According to Chinese media, BMW has signed a deal with leading Chinese autonomous-driving technology company Momenta for its Neue Klasse smart driving systems (ADAS). Momenta will provide localized L2/L3 smart driving software, including city and highway navigation systems trained on Chinese roads with specific infrastructure.
It’s not uncommon for a Western carmaker to work with a Chinese partner for its ADAS systems, rather than adapting a European system. Mercedes-Benz has made a similar deal with Momenta and even invested in it since 2017. For German luxury automakers, it is crucial to have local tech to get a foothold in the highly competitive Chinese EV market.
Chinese evolving faster
Chinese ADAS systems are not universally more advanced than European ones, but they are evolving faster in some areas, especially in mass-market urban deployment, integration speed, and data scale. Chinese brands are pushing Level2+ and even L3-capable ADAS across mid-range cars, not just luxury.
Remember, China’s most significant EV carmaker, BYD, has launched its newest advanced driver system, ‘God’s Eye’. It will be available in all its models in China, ranging from the luxury Yangwang U9 supercar to the modest cars under 100,000 yuan (€13,278), such as the Dolphin or Seagull.
Starting Neue Klasse production
BMW has started production of its first Neue Klasse model, the iX3 mid-size SUV, for Europe in Debrecen, Hungary. The Munich plant begins production in summer 2026; complete transition to EV-only by the end of 2027. China-bound Neue Klasse vehicles will be visually and digitally distinct from their European counterparts.

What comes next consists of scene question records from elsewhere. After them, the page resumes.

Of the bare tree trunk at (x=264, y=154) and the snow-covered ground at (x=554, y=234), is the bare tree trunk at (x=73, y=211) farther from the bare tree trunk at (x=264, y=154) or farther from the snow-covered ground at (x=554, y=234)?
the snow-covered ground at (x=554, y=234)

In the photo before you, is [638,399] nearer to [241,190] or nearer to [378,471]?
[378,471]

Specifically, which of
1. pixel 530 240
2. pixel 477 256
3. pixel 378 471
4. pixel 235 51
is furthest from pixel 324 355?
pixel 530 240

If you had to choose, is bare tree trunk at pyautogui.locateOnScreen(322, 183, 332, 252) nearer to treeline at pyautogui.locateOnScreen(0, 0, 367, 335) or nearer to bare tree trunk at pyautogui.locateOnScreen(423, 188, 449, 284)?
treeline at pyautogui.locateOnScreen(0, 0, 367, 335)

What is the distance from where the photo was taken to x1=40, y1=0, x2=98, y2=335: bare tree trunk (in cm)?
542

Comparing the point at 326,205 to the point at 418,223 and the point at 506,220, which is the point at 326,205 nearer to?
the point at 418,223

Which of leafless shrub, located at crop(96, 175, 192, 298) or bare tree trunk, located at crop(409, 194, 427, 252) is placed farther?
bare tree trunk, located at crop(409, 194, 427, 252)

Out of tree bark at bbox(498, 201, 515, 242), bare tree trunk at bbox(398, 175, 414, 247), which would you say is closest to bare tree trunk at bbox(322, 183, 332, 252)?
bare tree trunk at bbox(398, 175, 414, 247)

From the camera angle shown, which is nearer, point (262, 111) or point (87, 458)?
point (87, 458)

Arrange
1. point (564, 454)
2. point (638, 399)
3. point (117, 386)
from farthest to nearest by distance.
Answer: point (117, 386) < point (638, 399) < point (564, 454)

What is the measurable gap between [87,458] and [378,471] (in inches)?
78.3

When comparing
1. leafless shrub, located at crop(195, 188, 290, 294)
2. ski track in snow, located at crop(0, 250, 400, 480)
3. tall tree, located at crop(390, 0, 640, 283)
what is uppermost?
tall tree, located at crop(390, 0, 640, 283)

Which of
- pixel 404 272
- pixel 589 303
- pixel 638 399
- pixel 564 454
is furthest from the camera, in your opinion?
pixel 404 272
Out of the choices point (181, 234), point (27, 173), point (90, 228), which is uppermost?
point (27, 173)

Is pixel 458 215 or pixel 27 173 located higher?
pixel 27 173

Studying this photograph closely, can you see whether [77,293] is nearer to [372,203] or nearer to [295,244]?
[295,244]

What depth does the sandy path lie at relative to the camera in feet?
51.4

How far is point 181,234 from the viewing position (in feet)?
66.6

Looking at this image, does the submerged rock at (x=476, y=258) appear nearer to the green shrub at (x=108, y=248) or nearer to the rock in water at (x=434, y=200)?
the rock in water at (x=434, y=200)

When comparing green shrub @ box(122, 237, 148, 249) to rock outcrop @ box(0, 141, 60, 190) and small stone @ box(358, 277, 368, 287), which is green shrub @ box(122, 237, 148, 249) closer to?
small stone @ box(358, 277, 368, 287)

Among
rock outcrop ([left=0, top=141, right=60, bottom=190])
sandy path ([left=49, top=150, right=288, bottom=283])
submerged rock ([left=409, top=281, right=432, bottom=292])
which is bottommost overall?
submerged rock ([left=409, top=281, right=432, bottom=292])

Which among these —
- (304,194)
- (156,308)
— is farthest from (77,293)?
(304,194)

For its Neue Klasse in China, which will start production with the China-specific i3 (NA0) in Shenyang, BMW needs to come up with something competitive. It will use Momenta’s deep learning-based Flywheel model, also used in over 130 models from other carmakers like Toyota, GM, Honda, SAIC‑VW, Buick, Cadillac, Audi‑SAIC, IM Motors, and more.
Better in cities
Momenta’s AI can handle diverse real-world Chinese traffic scenarios with less reliance on HD maps, improving robustness across cities. The dependence on expensive HD maps is reduced by combining perception and decision-making into unified neural networks, the so-called ‘flywheel’ approach.
Systems like this can adapt to dynamic Chinese urban environments more flexibly than rigid, map-based European ADAS stacks. While many European systems focus on highway-only Level 2 features, Chinese firms have prioritized urban NOA (Navigation On Autopilot), including unprotected turns, negotiating dense traffic, and obstacle avoidance.
In L2, the car can steer, accelerate, and brake simultaneously, but the driver must remain engaged and supervise at all times. When talking about L2 highway NOA, the car follows a whole highway route, including lane changes, merges, and exits. L3 allows the vehicle to drive itself without constant driver supervision, but only under certain conditions.
Using Huawei’s HarmonyOS
BMW will not only work with local Momenta for its China-specific software, as it already confirmed a partnership with Huawei to integrate HarmonyOS NEXT into its infotainment and in-car systems for Chinese-market Neue Klasse EVs and HiCar 4.0, Huawei’s in-car connectivity platform.
This allows deep integration with Huawei mobile services, ecosystem apps, and connected devices. It’s seen as the Chinese counterpart to Apple CarPlay or Android Auto, but tailored for local ecosystems. HarmonyOS NEXT is the native version of Huawei’s OS, no longer relying on Android AOSP, and BMW is one of the first foreign OEMs to use it natively.
Apart from that, BMW is developing a China-specific voice assistant with Mandarin natural language processing and localized content for streaming, delivery services, or local calendars, among others. The Shanghai R&D and Design Center is BMW’s hub for developing and adapting these services and apps specifically for the Chinese market.